Man musste laufen oder mit dem Fahrrad fahren, denn nur die wenigsten Haselünner hatten einen eigenen Pkw. Und die wenigen, die einen motorisierten Untersatz besaßen, hüteten diesen natürlich wie den eigenen Augapfel.

Wenige Autohäuser

Die Marketingstrategien großer Autokonzerne waren noch nicht so international und auf wenige und riesige Autohäuser als Erlebniszentrum ausgelegt. Die Hersteller der wenigen auch in Haselünne erhältlichen Marken waren vielmehr froh, Werkstätten zu finden, die ihnen das Geschäft des Verkaufs abnahmen.

Ersatzteile für viele Modelle

Nicht selten machten sich nach dem Krieg technikbegeisterte Freaks daran, eine eigene Kfz-Werkstatt mit angegliederter Tankstelle zu gründen. Computergestützte Warenlager gab es natürlich noch nicht. Der Chef wusste dennoch sehr genau, wo welche Sachen im Regal zu finden waren. Das ist nicht weiter verwunderlich, denn so viele Ersatzteile gab es noch nicht. Und was nicht passte, wurde eben passend gemacht. Improvisationstalent war gefragt. Schrauben, Schellen, Zündkerzen und Batterien waren ohnehin zumeist oft austauschbar und konnten in viele Fahrzeuge unisono verbaut werden.

5,20 Reichsmark für gebrauchte Stoßstange

Zum Vergleich: Eine gebrauchte Käfer-Stoßstange kostete kurz nach dem Krieg 5,20 Reichsmark. Sie wurde im Verhältnis 10:1 später gegen D-Mark eingetauscht. In heutiger Währung umgerechnet wären das etwa 27 Cent, also durchaus erschwinglich.

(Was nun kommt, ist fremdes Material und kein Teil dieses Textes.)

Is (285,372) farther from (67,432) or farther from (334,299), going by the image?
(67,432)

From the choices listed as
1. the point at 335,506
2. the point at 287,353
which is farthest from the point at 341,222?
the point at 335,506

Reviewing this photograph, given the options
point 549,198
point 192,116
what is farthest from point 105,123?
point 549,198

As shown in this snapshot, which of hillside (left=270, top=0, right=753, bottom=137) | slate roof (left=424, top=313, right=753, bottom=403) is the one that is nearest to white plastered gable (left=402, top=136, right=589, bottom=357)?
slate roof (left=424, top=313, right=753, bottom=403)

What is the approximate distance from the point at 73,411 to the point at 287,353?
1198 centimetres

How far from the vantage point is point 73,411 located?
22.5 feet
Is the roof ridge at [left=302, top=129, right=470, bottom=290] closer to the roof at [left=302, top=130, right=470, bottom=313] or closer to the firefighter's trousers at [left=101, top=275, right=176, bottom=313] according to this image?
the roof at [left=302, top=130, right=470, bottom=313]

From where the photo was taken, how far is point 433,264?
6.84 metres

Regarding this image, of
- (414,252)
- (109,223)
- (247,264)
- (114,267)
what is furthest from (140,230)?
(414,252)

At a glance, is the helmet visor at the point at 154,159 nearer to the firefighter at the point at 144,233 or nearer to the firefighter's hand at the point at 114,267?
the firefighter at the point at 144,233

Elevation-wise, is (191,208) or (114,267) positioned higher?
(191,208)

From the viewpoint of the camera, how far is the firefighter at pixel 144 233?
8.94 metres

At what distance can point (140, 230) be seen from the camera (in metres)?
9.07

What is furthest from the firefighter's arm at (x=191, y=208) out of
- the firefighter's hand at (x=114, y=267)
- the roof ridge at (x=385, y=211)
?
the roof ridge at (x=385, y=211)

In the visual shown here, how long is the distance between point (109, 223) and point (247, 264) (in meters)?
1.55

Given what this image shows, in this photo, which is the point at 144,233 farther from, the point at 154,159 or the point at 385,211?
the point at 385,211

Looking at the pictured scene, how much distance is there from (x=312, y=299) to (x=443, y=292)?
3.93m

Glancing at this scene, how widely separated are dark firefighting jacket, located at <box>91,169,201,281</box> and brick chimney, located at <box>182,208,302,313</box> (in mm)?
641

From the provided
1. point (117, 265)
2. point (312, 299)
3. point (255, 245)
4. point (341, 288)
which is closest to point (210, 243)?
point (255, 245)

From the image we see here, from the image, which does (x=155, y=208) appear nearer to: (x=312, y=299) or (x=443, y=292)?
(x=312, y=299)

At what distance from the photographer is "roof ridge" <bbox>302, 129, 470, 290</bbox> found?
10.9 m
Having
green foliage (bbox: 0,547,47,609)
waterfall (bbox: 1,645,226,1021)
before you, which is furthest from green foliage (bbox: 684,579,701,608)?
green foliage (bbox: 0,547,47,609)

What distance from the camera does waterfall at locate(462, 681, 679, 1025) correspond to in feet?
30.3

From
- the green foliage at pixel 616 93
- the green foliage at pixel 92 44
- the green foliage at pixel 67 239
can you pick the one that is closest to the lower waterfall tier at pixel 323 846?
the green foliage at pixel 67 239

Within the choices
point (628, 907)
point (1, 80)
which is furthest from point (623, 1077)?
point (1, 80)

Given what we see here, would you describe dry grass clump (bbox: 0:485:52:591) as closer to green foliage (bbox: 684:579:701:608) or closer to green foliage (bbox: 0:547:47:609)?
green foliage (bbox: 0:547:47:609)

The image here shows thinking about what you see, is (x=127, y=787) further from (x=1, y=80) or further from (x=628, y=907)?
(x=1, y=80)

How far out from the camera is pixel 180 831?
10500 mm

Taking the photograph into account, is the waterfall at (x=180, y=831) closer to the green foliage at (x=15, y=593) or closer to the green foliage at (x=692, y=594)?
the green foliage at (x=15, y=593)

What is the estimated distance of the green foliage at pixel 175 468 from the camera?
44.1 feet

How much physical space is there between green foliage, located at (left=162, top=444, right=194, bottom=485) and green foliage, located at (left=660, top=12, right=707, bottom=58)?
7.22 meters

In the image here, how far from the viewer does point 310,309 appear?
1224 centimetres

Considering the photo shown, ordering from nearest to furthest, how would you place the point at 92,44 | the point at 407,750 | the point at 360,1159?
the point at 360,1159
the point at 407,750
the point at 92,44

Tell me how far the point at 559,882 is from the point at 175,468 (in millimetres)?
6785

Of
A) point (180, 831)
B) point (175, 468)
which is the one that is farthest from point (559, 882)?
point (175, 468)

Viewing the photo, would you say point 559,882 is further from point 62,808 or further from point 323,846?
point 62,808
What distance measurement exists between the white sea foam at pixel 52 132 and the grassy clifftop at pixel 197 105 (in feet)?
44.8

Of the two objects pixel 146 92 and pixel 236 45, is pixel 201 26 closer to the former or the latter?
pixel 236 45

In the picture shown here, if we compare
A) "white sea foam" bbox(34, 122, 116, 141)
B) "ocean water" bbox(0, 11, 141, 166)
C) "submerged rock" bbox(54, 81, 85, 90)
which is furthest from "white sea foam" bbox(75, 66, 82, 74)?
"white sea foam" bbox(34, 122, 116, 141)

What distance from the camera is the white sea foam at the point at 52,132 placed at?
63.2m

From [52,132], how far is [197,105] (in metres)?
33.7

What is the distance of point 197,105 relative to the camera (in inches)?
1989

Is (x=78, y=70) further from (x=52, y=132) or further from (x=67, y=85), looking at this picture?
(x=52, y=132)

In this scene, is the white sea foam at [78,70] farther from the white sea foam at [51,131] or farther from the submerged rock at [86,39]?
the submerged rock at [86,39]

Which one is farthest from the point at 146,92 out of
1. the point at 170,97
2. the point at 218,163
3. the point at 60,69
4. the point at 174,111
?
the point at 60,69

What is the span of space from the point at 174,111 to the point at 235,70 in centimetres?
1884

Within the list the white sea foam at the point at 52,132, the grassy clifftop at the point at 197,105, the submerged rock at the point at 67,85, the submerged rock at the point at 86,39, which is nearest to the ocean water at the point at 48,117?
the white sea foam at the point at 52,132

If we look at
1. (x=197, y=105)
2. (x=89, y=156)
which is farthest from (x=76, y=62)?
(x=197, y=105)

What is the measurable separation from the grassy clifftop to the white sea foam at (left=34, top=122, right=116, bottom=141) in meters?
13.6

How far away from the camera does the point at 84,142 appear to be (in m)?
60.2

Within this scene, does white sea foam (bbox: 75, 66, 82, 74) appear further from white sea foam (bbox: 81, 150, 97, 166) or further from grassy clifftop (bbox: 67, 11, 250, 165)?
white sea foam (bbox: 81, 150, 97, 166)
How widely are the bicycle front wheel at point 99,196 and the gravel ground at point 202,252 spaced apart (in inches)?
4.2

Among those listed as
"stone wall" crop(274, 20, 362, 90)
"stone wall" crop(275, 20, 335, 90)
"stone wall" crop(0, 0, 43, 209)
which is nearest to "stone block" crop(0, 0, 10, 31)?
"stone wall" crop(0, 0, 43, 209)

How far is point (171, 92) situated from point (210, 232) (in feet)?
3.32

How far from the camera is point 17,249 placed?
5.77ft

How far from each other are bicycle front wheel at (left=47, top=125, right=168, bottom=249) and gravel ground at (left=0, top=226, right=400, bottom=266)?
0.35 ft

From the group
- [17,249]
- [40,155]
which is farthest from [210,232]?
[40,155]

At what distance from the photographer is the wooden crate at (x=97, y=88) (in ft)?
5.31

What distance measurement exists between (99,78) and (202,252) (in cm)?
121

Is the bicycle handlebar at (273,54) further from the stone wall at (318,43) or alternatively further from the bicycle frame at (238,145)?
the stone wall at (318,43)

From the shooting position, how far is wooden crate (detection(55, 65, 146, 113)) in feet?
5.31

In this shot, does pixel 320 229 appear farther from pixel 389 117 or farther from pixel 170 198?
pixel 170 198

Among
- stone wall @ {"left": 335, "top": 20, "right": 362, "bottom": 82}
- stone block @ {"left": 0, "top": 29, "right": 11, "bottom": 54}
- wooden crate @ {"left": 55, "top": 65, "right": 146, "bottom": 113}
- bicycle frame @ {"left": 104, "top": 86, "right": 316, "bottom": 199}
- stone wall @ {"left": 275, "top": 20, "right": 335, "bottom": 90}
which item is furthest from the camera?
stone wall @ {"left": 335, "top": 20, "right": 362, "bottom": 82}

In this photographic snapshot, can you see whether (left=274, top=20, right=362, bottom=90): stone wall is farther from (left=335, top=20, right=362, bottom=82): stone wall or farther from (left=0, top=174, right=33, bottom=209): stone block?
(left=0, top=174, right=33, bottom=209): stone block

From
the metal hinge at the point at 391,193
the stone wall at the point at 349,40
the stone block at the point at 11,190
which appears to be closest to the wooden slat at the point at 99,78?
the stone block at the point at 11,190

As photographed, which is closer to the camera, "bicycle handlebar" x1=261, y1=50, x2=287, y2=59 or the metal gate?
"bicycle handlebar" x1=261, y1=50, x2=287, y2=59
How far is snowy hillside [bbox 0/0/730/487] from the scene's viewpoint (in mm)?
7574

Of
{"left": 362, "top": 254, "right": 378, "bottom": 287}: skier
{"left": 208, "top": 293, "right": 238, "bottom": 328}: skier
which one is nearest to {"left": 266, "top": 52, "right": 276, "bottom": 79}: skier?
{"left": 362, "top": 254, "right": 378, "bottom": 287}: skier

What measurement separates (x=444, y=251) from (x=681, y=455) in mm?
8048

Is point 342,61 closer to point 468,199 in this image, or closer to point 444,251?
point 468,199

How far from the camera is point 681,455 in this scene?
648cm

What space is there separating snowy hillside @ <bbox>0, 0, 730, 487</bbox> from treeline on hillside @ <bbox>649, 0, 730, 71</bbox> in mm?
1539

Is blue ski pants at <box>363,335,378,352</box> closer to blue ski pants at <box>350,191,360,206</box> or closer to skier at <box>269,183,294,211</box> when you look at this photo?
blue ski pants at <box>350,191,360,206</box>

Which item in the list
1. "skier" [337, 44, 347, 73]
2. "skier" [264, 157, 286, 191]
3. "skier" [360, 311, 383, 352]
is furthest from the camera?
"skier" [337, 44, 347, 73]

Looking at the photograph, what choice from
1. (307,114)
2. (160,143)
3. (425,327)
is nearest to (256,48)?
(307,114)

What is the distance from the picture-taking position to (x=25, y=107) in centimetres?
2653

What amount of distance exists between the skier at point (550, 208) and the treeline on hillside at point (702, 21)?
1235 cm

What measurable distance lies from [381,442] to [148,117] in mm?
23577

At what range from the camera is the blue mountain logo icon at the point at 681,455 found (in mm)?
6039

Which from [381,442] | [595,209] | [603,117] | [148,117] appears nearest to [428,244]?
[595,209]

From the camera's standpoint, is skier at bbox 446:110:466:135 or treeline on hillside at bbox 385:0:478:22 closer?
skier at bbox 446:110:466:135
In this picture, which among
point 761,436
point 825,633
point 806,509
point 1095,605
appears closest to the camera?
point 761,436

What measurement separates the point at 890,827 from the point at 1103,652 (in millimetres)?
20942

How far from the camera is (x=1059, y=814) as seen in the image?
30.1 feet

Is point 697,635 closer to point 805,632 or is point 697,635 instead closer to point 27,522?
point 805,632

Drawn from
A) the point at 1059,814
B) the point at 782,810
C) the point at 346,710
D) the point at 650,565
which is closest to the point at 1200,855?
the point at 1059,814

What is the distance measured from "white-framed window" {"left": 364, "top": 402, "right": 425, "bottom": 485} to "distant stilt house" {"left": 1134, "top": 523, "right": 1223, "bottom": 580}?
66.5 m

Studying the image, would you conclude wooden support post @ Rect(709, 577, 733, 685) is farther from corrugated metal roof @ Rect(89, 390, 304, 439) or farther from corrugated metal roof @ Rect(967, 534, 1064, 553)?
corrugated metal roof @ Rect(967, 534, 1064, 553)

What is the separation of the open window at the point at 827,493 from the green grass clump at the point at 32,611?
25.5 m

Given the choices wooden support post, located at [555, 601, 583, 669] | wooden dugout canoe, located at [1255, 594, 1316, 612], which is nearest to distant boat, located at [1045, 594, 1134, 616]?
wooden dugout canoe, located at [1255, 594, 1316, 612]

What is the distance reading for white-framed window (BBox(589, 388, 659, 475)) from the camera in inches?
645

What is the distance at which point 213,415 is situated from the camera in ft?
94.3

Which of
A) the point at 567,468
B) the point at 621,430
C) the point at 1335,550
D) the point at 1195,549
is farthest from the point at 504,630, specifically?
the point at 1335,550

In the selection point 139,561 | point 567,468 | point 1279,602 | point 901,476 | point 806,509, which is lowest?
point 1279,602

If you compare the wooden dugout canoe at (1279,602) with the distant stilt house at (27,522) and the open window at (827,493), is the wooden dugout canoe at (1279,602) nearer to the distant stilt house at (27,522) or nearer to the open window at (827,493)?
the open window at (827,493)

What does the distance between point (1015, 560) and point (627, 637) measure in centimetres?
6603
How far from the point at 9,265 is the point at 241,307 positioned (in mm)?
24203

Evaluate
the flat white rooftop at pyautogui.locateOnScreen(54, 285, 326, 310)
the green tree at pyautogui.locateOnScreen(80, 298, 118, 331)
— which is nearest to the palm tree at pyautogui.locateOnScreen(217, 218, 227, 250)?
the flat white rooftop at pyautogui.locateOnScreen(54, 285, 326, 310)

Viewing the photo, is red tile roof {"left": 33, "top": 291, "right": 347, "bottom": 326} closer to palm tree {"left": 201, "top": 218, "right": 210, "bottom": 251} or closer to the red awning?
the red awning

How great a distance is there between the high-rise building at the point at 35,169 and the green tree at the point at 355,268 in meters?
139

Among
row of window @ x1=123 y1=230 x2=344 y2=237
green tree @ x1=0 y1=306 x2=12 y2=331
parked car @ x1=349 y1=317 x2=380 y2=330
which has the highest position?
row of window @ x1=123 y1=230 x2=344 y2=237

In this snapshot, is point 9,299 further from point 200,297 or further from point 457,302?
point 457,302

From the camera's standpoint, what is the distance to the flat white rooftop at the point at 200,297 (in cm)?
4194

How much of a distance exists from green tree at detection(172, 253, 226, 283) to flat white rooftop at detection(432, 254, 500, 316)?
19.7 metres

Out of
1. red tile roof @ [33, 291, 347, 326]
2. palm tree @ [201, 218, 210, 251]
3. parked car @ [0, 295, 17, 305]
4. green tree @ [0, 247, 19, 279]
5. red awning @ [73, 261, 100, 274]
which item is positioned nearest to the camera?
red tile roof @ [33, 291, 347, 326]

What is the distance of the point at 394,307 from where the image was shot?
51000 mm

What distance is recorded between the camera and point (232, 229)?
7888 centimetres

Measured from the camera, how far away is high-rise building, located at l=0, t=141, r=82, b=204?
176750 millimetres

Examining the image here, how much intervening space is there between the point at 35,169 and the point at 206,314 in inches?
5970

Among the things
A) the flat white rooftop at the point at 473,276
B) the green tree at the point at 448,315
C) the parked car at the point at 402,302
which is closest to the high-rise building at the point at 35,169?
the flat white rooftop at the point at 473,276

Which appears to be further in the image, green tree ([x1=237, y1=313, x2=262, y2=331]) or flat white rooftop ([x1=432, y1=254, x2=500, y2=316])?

Und so nahm „Mann“ auch gerne in Kauf, mal etwas länger als zwei Tage auf seinen fahrbaren Untersatz zu warten. Hauptsache, dieser wurde überhaupt irgendwann einmal fertig.

Technischer Sachverstand

Eine dieser Haselünner Werkstätten befand sich in der Neustadtstraße. FritzKoopmann war schon zu Lebzeiten eine Legende, verstand er es doch, mit nur wenigen Handgriffen, hohem technischen Sachverstand und einem großen Netzwerk an Zulieferern längst schon verloren geglaubte Pkw wieder zum Leben zu erwecken und den Männern in der engen Stadt das Gefühl von Freiheit, Abenteuer und Unabhängigkeit zurückzugeben.

Männerdomäne

Frauen hatten hier zumeist das Nachsehen, denn diese Männerdomäne wurde erst in den 1970er-Jahren aufgeweicht, als viele Frauen endlich den Führerschein machen durften. Ob dieses dem Umstand geschuldet war, von nun an auch die nach einer Feierlichkeit nicht mehr fahrtüchtigen Ehegatten sicher nach Hause fahren zu dürfen, ist nicht bekannt, aber manchmal zu vermuten.